Yahoo: Is sexism what happened to Hillary?

Well, hmmm.  I can't say as I agree exactly. Let me run the list (again):
1. From day one, I felt this was a Dole election (oblige-o-nomination), in which all strong candidates forego a run in order to give the elder statesman a clear shot. Certainly many felt Hillary was 'owed' after Obama's run in '08. This philosophy has, as far as I know, never won an election unless the candidate has served as VP - and even then, it's dicey (Gore).
2. From day one, I felt following up one minority Presidency with another minority candidacy - no matter who it was - would be a very long shot. Comparable to throwing double-sixes thrice. It just wasn't going to happen.
3. From day one, I felt that America is still not ready to elect a woman President. Not just men, but women also. Didn't matter whether it was Hillary Clinton or Kim Kardashian. Too much opposition, even in the 21st century (so far). I'd wait another eight years before trying such a thing again, working the grassroots hard in the meantime. Until Dems can solve the Fox News problem, a woman will never sit in the White House.

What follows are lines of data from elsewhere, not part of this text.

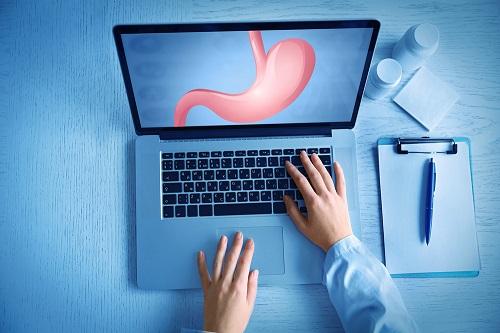 Рак тканей желудка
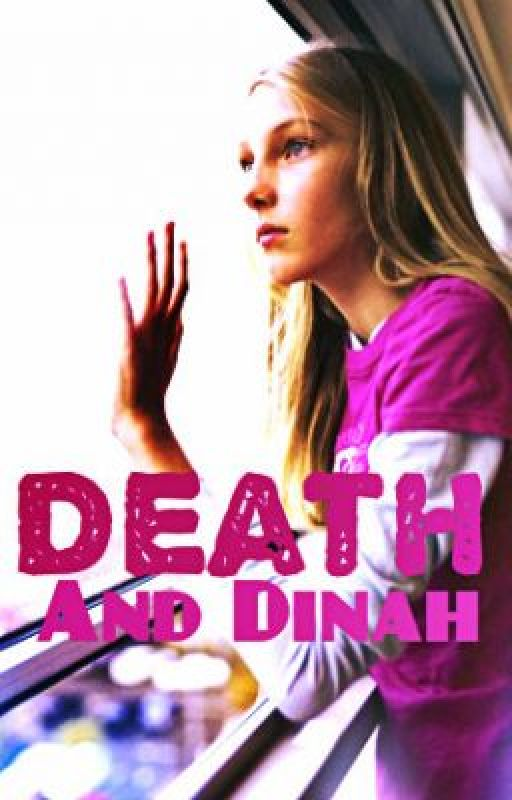Death and Dinah by dolly_98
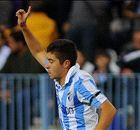 Transferts, Portillo rejoint le Betis Séville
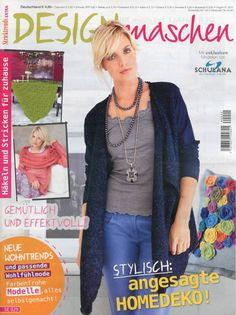 Stricktrends Extra- Design-Maschen SE 029 | Martinas Bastel- & Hobbykiste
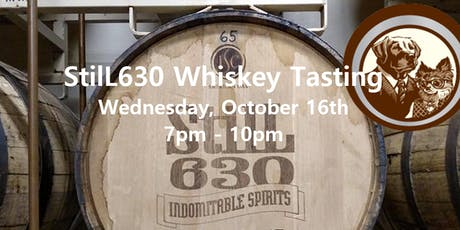 Whiskey Tasting with StilL 630 tickets
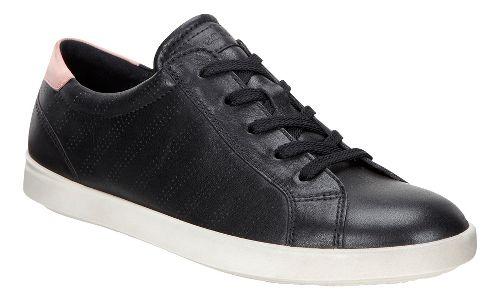 Womens Ecco Aimee Sport Tie Casual Shoe - Black/Silver 40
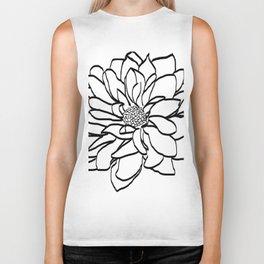 Flower (white) Biker Tank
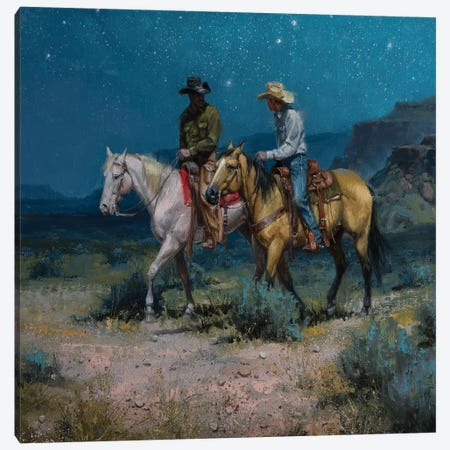 Night Riders Canvas Print #JSO26} by Jack Sorenson Canvas Art Print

And those are only my observations through a 'sexism' lens. I have many others. Frankly, I was and am surprised she did so well. She'd be a more admirable figure to me, if she focused on how far she got.

Reuters: Liberal, conservative lawmakers offer opposing U.S. healthcare ideas.

Two concerns of mine on this. First, the Republican idea of passing it over to the states - that philosophy has failed time and again, hurting people terribly. Second, Clinton offered us Medicare buy-in at $600 per person - still too expensive. Without financial assistance, this is no help below a certain tax bracket.

[Later: PS Mag: "Sanders' plan for paying for the act includes a tax on employers, who would no longer have to provide health coverage to their employees; an income-based tax on households; and higher income taxes on the wealthy." Well, alrighty then.]